Figure 3.

hcmv-miR-US33as-5p downregulates IFNAR1 and Jak-STAT, limiting the release of ISGs. (A) MRC-5 and HFF cells were cultured in 24-well plates and transiently transfected with hcmv-US33as-5p mimics or a negative control RNA (NC-RNA) at a concentration of 100 nM for 24 h. The cells were treated with 10 μg/mL CHX, followed by stimulation by 1,500 U/mL IFNα for 1 h until harvest. The expression of IFNAR1 and IFNAR2 was determined by qPCR. (B) The mRNA stability of IFNAR1 and IFNAR2 in MRC-5 cells transfected with US33as-5p mimics or NC-RNA and incubated with actinomycin D to inhibit transcription is presented as the amount of mRNA detected at a given time relative to that at 0 h, which was set as 100%. (C) Immunoblotting of lysates from MRC-5 cells underwent treatment similar to that described in Figure 3A and prolonged incubation with 1,500 U/mL IFN-α for 6 h. was performed.
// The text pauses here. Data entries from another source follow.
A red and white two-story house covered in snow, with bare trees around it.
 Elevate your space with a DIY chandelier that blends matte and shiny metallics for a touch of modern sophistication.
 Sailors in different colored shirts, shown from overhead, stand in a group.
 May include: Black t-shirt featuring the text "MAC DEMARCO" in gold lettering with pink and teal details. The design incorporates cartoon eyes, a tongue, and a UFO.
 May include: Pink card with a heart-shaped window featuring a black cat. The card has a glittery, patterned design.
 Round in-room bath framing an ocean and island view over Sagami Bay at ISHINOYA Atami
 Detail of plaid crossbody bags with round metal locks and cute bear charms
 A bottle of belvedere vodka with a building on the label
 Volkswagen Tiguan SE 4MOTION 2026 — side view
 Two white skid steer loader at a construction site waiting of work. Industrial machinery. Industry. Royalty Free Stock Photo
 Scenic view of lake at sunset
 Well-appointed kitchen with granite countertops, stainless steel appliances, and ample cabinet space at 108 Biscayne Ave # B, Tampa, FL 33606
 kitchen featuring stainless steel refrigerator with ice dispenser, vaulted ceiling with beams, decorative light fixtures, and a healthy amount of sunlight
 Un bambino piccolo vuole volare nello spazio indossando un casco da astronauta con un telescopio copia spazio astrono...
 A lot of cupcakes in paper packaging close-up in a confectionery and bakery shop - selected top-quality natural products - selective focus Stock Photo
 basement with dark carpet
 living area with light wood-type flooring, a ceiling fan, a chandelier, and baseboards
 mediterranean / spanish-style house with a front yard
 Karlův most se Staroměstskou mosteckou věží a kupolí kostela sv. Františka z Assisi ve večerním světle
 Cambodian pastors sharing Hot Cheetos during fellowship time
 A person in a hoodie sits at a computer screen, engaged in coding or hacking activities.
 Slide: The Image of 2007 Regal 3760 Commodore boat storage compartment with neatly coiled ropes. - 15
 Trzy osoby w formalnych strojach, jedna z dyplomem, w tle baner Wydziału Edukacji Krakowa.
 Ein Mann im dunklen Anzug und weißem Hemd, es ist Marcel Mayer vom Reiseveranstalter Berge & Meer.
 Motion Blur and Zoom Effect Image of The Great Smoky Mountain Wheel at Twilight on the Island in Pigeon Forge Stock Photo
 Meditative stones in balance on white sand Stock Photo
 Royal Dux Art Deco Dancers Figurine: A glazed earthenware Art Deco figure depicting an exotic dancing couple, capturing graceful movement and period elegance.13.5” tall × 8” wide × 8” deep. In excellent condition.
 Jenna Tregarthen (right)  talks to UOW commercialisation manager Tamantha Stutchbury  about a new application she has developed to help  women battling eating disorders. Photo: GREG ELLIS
Blots were probed for IFNAR1, IFNAR2, STAT1, STAT2, Jak1, Tyk2 and their phosphorylated forms. β-Actin was run as a loading control. (D) The expression of multiple ISGs (Mx1, RSAD2, DDX58, BST2, IFIT2, and ISG20) in MRC-5 cells was determined by qPCR. The RNA harvested from MRC-5 cells underwent treatment similar to that described in Figure 3C. GAPDH was amplified as a loading control. The assays were performed in triplicate wells, and data were collected from two different experiments and are represented as the means ± SDs; **p < 0.05.